Publications have spent the past three years building elaborate category architectures around artificial intelligence, hiring dedicated AI editors, launching AI newsletters, and promising advertisers premium placement against AI-adjacent content. The problem is that genuine AI news — the kind that moves markets, shapes policy, or changes how ordinary people interact with technology — does not arrive on a predictable schedule. Foundation model releases cluster. Regulatory developments stall for months, then cascade. Corporate AI strategies often amount to press releases announcing intentions rather than products.

What remains is the pressure to fill the taxonomy. And so editors resort to the journalistic equivalent of a holding pattern: pushing the category label itself as if it were content, trusting that the audience's Pavlovian response to those two words will generate sufficient engagement to satisfy the metrics dashboard.
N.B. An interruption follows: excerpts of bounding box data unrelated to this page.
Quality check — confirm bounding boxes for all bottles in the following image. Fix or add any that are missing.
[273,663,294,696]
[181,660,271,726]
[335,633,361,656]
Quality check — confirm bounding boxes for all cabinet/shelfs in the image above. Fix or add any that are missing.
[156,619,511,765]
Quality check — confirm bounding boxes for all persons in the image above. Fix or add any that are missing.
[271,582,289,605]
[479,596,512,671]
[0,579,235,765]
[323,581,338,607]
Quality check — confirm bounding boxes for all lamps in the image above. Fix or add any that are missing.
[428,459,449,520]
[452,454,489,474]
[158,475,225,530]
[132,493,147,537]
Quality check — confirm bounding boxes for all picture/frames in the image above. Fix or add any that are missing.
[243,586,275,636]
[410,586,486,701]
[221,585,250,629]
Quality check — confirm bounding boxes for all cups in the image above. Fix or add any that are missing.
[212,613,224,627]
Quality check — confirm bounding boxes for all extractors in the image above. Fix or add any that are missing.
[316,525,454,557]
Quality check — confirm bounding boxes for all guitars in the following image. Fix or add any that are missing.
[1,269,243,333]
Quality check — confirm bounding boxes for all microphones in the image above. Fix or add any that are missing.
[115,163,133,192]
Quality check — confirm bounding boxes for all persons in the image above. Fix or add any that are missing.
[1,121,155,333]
The attention economy's empty calories

This matters because it trains audiences to expect nothing from AI coverage while simultaneously consuming more of it. The category becomes a vibe rather than a subject — something to scroll past while feeling vaguely informed, like checking a stock ticker without understanding what the numbers mean. Publications get their impressions; readers get their dopamine; and the actual work of explaining what artificial intelligence is doing to labour markets, creative industries, scientific research, and democratic institutions goes undone.

The irony is that there has never been more genuine AI news worth covering. The past month alone has produced consequential developments in AI infrastructure investment, regulatory frameworks for tokenised assets intersecting with machine learning, and workforce automation at major financial institutions. But covering those stories requires expertise, sourcing, and the willingness to publish at the pace of actual events rather than the pace of content calendars.

Our take

The empty AI category is a small indignity, but it is symptomatic of a larger abdication. Technology journalism at its best serves as a translation layer between complex systems and the public that must live with their consequences. When publications treat "ARTIFICIAL INTELLIGENCE" as a self-explanatory commodity rather than a subject demanding rigour, they are not merely being lazy — they are ceding the interpretive ground to the companies building these systems and the investors funding them. The audience deserves better than a tag masquerading as a story.